START Material shown
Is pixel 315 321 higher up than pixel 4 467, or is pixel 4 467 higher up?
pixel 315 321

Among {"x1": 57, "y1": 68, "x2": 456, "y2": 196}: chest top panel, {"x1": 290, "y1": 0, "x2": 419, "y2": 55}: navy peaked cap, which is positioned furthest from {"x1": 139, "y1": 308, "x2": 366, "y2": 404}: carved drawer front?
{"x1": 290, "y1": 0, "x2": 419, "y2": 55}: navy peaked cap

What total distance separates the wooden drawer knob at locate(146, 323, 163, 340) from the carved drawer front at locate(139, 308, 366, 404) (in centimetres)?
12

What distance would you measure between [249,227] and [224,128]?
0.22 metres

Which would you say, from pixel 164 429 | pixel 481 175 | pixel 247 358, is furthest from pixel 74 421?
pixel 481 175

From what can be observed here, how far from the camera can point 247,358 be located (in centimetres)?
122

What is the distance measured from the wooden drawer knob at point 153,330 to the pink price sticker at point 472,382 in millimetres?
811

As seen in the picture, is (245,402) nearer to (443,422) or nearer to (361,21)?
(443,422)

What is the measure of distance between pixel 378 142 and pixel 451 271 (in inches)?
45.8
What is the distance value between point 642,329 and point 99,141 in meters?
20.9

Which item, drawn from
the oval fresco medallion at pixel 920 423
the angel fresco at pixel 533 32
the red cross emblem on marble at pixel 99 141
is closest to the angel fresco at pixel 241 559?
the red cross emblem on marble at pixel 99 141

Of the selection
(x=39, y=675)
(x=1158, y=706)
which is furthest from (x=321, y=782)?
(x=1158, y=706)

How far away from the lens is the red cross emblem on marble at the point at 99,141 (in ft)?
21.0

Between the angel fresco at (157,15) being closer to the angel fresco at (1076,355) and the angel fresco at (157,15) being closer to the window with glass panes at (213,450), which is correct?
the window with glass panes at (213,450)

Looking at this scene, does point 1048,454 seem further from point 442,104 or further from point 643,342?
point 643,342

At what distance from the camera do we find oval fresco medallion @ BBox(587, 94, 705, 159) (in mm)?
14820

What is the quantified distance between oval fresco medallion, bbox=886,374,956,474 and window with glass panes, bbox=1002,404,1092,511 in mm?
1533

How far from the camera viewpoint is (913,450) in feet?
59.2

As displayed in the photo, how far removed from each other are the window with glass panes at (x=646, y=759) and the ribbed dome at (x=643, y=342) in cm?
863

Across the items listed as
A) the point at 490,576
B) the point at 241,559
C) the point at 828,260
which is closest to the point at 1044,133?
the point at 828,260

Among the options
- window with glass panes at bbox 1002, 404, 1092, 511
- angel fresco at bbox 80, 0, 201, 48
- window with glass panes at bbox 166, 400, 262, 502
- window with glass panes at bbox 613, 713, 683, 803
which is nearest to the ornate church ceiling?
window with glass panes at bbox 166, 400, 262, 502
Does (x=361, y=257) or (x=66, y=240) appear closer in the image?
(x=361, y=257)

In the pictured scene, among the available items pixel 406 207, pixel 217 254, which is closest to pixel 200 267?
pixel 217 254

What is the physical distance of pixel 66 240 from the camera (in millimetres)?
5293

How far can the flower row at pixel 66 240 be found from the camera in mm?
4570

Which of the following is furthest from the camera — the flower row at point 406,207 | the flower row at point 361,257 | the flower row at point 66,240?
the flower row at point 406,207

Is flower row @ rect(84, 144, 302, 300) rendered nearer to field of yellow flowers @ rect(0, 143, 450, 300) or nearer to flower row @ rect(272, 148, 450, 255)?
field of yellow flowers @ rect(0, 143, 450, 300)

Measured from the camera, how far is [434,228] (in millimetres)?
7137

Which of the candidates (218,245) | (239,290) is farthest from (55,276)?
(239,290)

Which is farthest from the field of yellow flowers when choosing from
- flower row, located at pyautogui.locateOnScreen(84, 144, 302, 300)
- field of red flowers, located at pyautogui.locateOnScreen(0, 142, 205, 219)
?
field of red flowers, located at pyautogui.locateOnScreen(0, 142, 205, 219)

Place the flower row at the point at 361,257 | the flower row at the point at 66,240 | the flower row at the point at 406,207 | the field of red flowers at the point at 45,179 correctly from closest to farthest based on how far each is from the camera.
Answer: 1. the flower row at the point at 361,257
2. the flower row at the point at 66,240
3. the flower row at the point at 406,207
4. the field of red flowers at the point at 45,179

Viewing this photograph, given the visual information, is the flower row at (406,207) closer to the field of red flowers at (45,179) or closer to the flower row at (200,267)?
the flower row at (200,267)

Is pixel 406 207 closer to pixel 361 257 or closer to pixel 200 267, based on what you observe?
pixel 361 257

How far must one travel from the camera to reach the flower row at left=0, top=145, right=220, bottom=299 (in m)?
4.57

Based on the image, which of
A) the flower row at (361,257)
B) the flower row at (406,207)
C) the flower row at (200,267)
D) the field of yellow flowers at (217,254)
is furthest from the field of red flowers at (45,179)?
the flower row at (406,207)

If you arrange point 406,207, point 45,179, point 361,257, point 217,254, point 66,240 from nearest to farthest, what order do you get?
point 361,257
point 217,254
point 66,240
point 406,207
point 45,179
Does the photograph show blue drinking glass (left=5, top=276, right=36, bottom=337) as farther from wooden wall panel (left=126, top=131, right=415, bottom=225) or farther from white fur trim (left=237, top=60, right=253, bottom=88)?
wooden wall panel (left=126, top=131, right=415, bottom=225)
END Material shown
START Material shown
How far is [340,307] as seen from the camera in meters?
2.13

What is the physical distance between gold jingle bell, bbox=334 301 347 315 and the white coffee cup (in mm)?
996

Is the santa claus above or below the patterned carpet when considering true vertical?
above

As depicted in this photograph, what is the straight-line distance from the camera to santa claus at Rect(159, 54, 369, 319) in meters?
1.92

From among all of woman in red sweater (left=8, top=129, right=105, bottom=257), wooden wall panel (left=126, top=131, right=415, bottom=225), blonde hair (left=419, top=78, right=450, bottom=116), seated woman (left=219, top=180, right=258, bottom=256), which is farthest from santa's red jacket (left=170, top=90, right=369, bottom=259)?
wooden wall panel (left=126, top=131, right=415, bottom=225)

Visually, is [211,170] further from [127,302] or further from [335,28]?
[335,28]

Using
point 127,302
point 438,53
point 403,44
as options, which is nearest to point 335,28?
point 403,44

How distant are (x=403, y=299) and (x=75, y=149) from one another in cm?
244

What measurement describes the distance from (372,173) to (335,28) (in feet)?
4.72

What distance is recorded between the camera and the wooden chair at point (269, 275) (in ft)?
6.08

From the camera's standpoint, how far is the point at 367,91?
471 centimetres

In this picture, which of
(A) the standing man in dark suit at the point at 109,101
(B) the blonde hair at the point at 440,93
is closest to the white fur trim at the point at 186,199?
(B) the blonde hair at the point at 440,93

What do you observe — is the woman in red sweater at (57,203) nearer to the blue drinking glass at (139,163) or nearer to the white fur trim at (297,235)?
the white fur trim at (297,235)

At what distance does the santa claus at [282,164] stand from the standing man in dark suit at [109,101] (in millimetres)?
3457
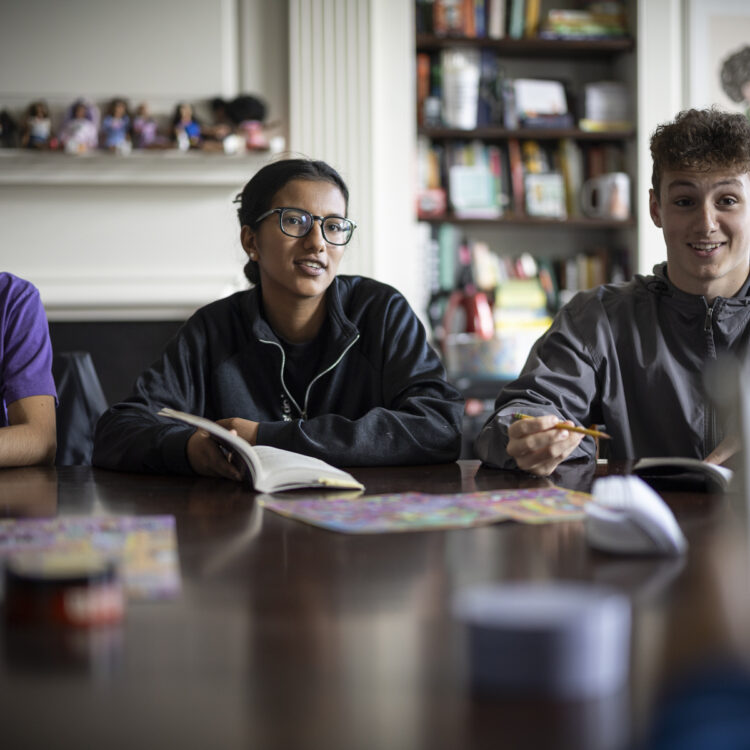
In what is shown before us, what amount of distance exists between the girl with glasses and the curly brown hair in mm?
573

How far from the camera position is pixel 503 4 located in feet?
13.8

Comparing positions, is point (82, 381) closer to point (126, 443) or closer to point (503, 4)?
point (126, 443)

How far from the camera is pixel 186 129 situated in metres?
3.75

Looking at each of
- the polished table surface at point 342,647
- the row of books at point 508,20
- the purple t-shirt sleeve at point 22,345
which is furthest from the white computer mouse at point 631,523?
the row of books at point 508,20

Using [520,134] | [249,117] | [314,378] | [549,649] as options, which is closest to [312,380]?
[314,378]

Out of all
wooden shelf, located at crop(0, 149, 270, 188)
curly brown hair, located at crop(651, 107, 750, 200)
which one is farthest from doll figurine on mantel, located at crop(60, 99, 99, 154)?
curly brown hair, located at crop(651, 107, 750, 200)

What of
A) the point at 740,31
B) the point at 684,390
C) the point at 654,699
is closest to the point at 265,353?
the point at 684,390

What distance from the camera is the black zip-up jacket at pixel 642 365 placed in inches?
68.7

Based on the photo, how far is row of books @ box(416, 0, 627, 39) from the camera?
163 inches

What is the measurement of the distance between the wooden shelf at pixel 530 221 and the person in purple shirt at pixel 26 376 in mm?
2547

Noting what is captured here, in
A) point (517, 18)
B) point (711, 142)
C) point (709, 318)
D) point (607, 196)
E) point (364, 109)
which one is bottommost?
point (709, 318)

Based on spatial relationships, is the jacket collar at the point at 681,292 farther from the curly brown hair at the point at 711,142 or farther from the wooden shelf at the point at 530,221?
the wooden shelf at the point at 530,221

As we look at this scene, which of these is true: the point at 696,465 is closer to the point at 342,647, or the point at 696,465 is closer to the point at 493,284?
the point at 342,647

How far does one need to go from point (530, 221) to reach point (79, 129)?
END Material shown
START Material shown
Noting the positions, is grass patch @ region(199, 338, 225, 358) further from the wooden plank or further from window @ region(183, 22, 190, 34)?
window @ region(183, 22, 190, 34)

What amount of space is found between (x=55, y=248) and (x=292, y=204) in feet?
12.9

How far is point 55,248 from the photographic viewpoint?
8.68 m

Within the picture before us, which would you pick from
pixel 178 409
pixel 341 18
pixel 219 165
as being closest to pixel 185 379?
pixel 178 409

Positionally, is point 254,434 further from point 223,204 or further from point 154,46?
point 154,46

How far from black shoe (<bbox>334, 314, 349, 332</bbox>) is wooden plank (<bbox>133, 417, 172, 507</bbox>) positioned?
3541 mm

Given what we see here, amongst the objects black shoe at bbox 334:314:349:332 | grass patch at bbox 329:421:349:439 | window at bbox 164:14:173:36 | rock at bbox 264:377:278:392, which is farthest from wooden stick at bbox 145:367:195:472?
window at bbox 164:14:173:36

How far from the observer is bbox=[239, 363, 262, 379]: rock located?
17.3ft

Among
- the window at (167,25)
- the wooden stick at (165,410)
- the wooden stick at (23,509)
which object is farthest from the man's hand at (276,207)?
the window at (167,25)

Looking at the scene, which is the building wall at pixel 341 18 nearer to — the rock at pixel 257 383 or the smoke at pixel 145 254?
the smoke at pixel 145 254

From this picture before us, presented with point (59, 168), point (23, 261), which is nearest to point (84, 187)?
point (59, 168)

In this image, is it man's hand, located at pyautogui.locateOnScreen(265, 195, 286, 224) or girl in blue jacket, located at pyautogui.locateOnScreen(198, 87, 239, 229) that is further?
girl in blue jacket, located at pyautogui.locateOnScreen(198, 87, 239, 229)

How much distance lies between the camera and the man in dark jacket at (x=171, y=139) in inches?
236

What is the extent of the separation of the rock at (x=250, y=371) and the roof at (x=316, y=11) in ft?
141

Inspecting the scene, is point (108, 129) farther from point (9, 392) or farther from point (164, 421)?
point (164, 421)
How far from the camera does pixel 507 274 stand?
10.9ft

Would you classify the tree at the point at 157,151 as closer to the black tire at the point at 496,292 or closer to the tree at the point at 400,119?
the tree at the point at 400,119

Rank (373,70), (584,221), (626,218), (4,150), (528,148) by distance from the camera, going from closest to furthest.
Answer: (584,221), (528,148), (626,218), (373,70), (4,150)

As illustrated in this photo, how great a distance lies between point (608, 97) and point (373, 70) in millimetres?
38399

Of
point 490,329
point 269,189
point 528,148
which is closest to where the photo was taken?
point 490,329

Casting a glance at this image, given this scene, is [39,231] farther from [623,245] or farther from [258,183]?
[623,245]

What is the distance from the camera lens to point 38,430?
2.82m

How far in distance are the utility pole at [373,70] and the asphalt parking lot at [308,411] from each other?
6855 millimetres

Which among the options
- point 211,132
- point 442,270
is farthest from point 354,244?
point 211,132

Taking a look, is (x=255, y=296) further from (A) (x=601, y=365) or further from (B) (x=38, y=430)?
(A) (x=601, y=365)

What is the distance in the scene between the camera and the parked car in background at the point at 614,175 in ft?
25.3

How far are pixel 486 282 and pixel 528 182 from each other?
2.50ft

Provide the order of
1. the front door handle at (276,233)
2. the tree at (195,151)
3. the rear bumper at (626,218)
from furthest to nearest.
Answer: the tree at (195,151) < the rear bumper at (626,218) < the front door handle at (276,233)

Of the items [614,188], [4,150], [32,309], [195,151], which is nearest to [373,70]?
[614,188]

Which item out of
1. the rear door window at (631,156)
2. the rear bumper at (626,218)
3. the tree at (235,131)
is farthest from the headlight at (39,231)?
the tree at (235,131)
END Material shown
Exercise task: In the data above, count the lines that contain the word "drinking". Reply with the number alone.

Task output: 2